» INSTRUCTIONS TO FOLLOW
Starting with the line below that holds "CONSEJERÍA DE EDUCACIÓN Y EMPLEO" and stopping after the line that holds "Corrí a través", transcribe the lines exactly, leaving out all pictures.

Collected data
Start of Block
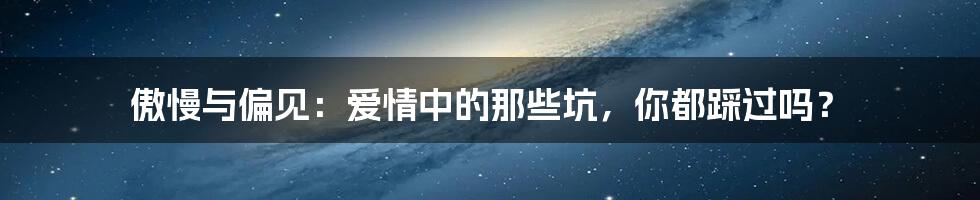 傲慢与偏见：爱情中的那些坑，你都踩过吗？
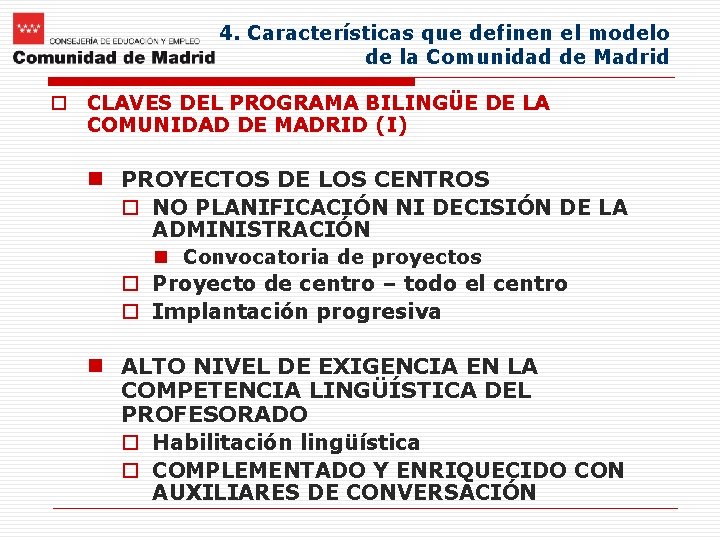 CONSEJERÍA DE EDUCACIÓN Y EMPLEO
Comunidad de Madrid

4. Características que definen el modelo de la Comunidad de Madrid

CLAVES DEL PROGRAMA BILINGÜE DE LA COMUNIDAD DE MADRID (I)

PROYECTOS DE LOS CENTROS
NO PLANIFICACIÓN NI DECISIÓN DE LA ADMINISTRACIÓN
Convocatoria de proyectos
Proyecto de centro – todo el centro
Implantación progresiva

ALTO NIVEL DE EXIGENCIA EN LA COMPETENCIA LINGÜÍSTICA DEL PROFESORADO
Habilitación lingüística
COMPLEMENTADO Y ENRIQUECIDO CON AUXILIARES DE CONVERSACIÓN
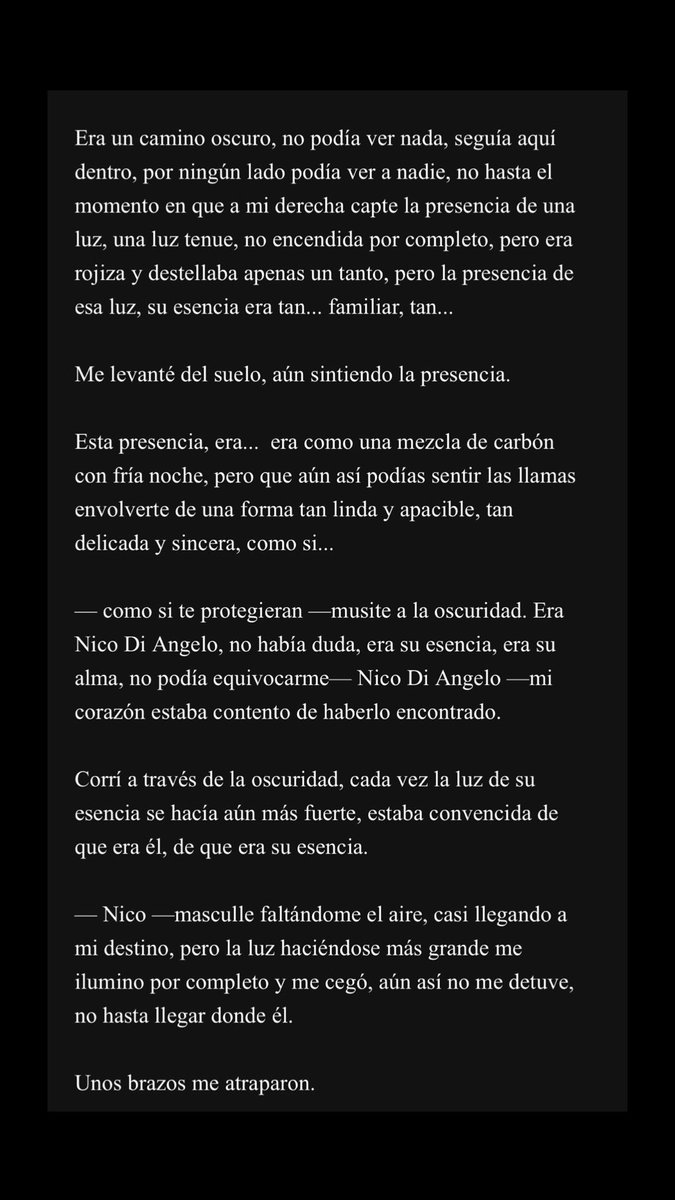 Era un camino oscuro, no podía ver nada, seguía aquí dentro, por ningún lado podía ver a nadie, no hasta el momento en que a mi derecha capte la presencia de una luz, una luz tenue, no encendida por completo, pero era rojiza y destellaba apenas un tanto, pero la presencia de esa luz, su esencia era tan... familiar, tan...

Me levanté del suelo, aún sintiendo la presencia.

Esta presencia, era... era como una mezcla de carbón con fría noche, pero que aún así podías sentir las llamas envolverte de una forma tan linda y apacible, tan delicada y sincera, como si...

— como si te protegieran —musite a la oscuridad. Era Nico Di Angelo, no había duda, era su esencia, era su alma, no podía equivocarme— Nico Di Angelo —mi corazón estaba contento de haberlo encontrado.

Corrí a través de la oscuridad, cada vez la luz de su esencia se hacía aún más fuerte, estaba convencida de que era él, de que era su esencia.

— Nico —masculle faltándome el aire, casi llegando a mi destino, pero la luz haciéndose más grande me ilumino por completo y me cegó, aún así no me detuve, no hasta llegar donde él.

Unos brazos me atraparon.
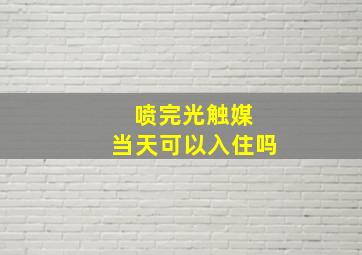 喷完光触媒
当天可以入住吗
End of Block
» RESPONSE TO THE EXERCISE
 CONSEJERÍA DE EDUCACIÓN Y EMPLEO
Comunidad de Madrid

4. Características que definen el modelo de la Comunidad de Madrid

CLAVES DEL PROGRAMA BILINGÜE DE LA COMUNIDAD DE MADRID (I)

PROYECTOS DE LOS CENTROS
NO PLANIFICACIÓN NI DECISIÓN DE LA ADMINISTRACIÓN
Convocatoria de proyectos
Proyecto de centro – todo el centro
Implantación progresiva

ALTO NIVEL DE EXIGENCIA EN LA COMPETENCIA LINGÜÍSTICA DEL PROFESORADO
Habilitación lingüística
COMPLEMENTADO Y ENRIQUECIDO CON AUXILIARES DE CONVERSACIÓN
 Era un camino oscuro, no podía ver nada, seguía aquí dentro, por ningún lado podía ver a nadie, no hasta el momento en que a mi derecha capte la presencia de una luz, una luz tenue, no encendida por completo, pero era rojiza y destellaba apenas un tanto, pero la presencia de esa luz, su esencia era tan... familiar, tan...

Me levanté del suelo, aún sintiendo la presencia.

Esta presencia, era... era como una mezcla de carbón con fría noche, pero que aún así podías sentir las llamas envolverte de una forma tan linda y apacible, tan delicada y sincera, como si...

— como si te protegieran —musite a la oscuridad. Era Nico Di Angelo, no había duda, era su esencia, era su alma, no podía equivocarme— Nico Di Angelo —mi corazón estaba contento de haberlo encontrado.

Corrí a través de la oscuridad, cada vez la luz de su esencia se hacía aún más fuerte, estaba convencida de que era él, de que era su esencia.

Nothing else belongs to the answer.